Copy the following records word for word, reproducing every line.

**Records**
┄┄┄┄┄┄┄┄┄┄┄┄┄┄┄┄┄┄┄┄
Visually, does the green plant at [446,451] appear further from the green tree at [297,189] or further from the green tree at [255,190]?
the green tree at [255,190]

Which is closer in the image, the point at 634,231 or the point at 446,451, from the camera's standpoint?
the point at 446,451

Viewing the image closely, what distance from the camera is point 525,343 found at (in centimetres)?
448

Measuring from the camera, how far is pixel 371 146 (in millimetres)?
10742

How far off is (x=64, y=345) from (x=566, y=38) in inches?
┄┄┄┄┄┄┄┄┄┄┄┄┄┄┄┄┄┄┄┄
**Answer for the task**
Visually, does the green plant at [446,451] appear further from the green tree at [297,189] or further from the green tree at [255,190]?
the green tree at [255,190]

Which is closer in the image, the point at 634,231 or the point at 446,451, from the camera's standpoint?
the point at 446,451

Viewing the image closely, what distance from the camera is point 525,343 found at (in centimetres)?
448

Measuring from the camera, how far is pixel 371 146 (in millimetres)?
10742

How far off is (x=64, y=345) from (x=566, y=38) in inches?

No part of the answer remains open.